INDIANAPOLIS -- Other than a lob pass to Marcin Gortat for a dunk coming out of a timeout down the stretch, the Wizards' offense didn't look good in a Game 2 loss to the Indiana Pacers. John Wall quickly took the blame.
"I think so," Wall said if he felt he'd lost the game for a pair of late three-point attempts in a 86-82 defeat at Bankers Life Fieldhouse on Wednesday. "The criticism is going to be on me whether we win or lose. I take the blame. That's what I'm supposed to do as a point guard."
Wall explained his rationale for what he did, despite shooting 2-for-13 overall and 0-for-4 from distance.
"You go off your instincts. I think one of the best shots in basketball, unless you've got a lead and you try to run clock, is a kick-out three off an offensive rebound. That's one of the best shots," he said. "It's a shot I took most of the season. Sometimes they go in. Sometimes they don't. We still gave ourselves a chance to win down the stretch. We just didn't make plays."
Gortat had rebounded a missed jumper from Bradley Beal with the Wizards down 82-79 with 2:29 left. Wall missed. Beal was 7-for-15 overall but just 2-for-6 from three. Trevor Ariza, who made all six three-point shots he attempted in Game 1, was just 2-for-8 overall, 2-for-7 from three.
The Pacers missed three shots in a row, but Wall missed another three-pointer that came as a result of an offensive rebound by Ariza.
Gortat didn't believe the drought had anything to do with the defense they faced from Indiana.

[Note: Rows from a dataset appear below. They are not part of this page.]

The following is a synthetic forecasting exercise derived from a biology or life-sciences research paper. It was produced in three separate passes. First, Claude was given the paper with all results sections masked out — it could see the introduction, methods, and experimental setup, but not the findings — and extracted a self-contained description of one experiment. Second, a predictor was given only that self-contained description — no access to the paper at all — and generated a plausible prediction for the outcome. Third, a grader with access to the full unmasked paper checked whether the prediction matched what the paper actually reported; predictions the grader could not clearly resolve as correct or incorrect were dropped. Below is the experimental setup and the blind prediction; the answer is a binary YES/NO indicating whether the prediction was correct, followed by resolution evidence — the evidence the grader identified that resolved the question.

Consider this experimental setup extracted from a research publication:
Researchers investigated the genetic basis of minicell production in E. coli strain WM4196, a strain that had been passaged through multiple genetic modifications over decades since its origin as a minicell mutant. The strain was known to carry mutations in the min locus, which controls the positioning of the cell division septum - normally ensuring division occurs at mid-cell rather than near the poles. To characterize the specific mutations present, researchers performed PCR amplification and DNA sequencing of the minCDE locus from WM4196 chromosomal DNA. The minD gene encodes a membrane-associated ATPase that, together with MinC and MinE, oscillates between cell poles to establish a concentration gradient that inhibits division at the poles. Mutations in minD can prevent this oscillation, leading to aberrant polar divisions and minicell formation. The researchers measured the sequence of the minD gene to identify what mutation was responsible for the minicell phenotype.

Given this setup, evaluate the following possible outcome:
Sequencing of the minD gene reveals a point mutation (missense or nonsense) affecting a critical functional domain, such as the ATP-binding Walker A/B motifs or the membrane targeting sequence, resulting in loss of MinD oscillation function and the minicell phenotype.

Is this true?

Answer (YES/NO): YES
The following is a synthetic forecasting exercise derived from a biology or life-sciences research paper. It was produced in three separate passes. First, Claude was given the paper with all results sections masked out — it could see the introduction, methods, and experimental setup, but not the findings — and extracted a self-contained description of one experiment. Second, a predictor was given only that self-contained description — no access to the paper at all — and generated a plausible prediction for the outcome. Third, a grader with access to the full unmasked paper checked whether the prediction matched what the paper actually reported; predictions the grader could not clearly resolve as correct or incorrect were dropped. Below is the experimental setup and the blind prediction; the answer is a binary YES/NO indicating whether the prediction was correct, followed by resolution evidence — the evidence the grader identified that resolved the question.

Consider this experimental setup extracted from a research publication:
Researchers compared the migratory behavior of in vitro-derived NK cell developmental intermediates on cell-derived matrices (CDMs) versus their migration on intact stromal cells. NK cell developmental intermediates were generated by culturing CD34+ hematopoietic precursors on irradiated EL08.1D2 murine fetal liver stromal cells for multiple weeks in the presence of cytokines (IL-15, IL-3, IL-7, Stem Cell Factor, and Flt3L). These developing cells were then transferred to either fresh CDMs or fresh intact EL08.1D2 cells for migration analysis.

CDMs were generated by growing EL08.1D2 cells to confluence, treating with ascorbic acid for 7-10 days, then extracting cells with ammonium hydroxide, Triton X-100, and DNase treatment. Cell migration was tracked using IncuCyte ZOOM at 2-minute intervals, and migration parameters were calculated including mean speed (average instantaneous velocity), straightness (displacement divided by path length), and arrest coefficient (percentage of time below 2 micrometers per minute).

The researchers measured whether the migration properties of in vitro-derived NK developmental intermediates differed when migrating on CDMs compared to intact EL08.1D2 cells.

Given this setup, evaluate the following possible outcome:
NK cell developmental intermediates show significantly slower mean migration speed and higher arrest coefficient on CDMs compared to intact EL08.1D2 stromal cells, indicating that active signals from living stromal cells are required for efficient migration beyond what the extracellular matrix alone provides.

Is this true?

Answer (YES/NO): NO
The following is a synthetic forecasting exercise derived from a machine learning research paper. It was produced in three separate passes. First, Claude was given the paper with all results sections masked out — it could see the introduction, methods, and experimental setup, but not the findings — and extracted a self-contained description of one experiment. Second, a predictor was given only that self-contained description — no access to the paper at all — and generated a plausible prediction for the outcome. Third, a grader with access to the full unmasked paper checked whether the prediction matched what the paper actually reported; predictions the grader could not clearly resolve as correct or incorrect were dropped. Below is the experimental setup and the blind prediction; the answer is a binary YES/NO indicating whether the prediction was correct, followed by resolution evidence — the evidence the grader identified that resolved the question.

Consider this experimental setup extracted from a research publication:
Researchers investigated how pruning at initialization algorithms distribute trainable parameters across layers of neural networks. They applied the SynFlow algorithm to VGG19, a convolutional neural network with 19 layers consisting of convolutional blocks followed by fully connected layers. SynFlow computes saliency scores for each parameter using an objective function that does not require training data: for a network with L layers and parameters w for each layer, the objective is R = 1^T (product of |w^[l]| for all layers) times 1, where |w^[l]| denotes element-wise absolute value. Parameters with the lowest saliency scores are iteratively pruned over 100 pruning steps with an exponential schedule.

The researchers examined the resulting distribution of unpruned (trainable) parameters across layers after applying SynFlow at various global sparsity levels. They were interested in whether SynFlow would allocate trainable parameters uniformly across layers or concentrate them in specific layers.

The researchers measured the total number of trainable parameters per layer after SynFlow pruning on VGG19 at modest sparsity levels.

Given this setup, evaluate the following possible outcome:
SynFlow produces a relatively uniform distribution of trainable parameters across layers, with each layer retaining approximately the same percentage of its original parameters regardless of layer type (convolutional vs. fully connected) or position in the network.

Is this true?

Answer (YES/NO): NO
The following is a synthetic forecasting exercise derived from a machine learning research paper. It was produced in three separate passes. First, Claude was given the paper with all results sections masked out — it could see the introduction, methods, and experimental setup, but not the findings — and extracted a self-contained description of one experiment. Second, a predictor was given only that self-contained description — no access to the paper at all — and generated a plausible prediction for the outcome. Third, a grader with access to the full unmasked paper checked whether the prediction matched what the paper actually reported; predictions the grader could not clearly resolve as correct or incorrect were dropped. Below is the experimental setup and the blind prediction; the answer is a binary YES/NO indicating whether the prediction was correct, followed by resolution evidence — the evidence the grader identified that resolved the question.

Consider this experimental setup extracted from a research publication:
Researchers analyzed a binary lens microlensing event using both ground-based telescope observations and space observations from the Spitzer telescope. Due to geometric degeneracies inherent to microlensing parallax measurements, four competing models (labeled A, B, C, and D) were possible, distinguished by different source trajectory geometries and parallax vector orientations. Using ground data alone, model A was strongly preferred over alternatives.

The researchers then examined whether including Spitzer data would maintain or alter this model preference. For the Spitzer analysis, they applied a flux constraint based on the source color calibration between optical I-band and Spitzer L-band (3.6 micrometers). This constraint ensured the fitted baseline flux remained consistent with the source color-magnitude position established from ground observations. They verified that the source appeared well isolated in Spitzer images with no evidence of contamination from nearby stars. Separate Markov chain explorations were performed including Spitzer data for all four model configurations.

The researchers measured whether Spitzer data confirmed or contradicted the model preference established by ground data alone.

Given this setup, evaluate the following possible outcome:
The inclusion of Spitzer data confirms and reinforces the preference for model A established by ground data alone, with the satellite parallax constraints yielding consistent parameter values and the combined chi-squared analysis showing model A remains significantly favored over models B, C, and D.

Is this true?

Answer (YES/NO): YES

"I think we get a little too hot at the end. I think we (should) just hold the ball, set up a play ... make sure we come up with a good shot," Gortat said. "Unfortunately, we took a few wild shots. They punished us for that. We had a few turnovers. That's how you lose the game. In the playoffs on that kind of level you have to respect that you have the ball for the last minute of the game and turn each possession into a basket. It was more on our side than their defense."
It's not just for this game that Wall was off the mark. He's 34-for-104, or 32.6%, in seven playoff games.